-- begin Material --
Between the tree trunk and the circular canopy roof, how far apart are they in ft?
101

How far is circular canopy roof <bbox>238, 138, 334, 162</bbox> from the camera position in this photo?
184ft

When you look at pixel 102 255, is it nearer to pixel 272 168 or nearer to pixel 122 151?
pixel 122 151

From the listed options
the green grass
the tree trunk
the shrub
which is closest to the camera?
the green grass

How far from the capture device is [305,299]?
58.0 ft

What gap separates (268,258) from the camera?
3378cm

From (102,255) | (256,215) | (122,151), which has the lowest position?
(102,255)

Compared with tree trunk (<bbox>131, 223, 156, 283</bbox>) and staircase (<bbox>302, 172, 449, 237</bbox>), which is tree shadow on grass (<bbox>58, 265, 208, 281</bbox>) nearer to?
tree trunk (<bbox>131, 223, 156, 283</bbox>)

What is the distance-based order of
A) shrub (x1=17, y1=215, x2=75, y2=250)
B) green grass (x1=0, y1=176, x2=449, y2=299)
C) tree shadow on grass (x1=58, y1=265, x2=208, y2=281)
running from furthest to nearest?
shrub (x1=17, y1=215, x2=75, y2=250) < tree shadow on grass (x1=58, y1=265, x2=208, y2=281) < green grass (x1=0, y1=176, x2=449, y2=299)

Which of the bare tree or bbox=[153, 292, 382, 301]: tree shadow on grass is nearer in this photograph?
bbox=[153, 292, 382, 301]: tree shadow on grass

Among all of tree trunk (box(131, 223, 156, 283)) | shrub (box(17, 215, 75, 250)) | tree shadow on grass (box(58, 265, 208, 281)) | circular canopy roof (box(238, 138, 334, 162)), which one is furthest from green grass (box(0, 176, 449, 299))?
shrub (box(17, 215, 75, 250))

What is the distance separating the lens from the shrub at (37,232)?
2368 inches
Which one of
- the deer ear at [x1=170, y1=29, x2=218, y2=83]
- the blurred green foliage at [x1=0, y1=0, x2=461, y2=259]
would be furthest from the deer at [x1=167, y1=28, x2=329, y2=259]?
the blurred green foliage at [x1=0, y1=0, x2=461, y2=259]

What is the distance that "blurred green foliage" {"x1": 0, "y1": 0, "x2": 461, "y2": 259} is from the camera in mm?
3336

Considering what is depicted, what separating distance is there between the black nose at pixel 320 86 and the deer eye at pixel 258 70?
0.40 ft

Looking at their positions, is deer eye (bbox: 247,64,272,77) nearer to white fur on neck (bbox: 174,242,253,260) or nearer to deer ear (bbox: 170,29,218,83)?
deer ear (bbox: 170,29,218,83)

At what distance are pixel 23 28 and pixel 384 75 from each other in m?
-- end Material --
**Problem description:** Render every line of all the records above as a JSON list of strings, one string per line, leaving out blank lines.

**Written response:**
[
  "Between the tree trunk and the circular canopy roof, how far apart are they in ft?",
  "101",
  "How far is circular canopy roof <bbox>238, 138, 334, 162</bbox> from the camera position in this photo?",
  "184ft",
  "When you look at pixel 102 255, is it nearer to pixel 272 168 or nearer to pixel 122 151?",
  "pixel 122 151",
  "From the listed options",
  "the green grass",
  "the tree trunk",
  "the shrub",
  "which is closest to the camera?",
  "the green grass",
  "How far from the capture device is [305,299]?",
  "58.0 ft",
  "What gap separates (268,258) from the camera?",
  "3378cm",
  "From (102,255) | (256,215) | (122,151), which has the lowest position?",
  "(102,255)",
  "Compared with tree trunk (<bbox>131, 223, 156, 283</bbox>) and staircase (<bbox>302, 172, 449, 237</bbox>), which is tree shadow on grass (<bbox>58, 265, 208, 281</bbox>) nearer to?",
  "tree trunk (<bbox>131, 223, 156, 283</bbox>)",
  "What is the distance-based order of",
  "A) shrub (x1=17, y1=215, x2=75, y2=250)",
  "B) green grass (x1=0, y1=176, x2=449, y2=299)",
  "C) tree shadow on grass (x1=58, y1=265, x2=208, y2=281)",
  "running from furthest to nearest?",
  "shrub (x1=17, y1=215, x2=75, y2=250) < tree shadow on grass (x1=58, y1=265, x2=208, y2=281) < green grass (x1=0, y1=176, x2=449, y2=299)",
  "Which of the bare tree or bbox=[153, 292, 382, 301]: tree shadow on grass is nearer in this photograph?",
  "bbox=[153, 292, 382, 301]: tree shadow on grass",
  "Among all of tree trunk (box(131, 223, 156, 283)) | shrub (box(17, 215, 75, 250)) | tree shadow on grass (box(58, 265, 208, 281)) | circular canopy roof (box(238, 138, 334, 162)), which one is furthest from green grass (box(0, 176, 449, 299))?",
  "shrub (box(17, 215, 75, 250))",
  "What is the distance separating the lens from the shrub at (37,232)?",
  "2368 inches",
  "Which one of",
  "- the deer ear at [x1=170, y1=29, x2=218, y2=83]",
  "- the blurred green foliage at [x1=0, y1=0, x2=461, y2=259]",
  "would be furthest from the deer at [x1=167, y1=28, x2=329, y2=259]?",
  "the blurred green foliage at [x1=0, y1=0, x2=461, y2=259]",
  "What is the distance that \"blurred green foliage\" {\"x1\": 0, \"y1\": 0, \"x2\": 461, \"y2\": 259} is from the camera in mm?",
  "3336",
  "Considering what is depicted, what separating distance is there between the black nose at pixel 320 86 and the deer eye at pixel 258 70?",
  "0.40 ft",
  "Looking at their positions, is deer eye (bbox: 247,64,272,77) nearer to white fur on neck (bbox: 174,242,253,260) or nearer to deer ear (bbox: 170,29,218,83)?",
  "deer ear (bbox: 170,29,218,83)",
  "At what distance are pixel 23 28 and pixel 384 75 from each other in m?"
]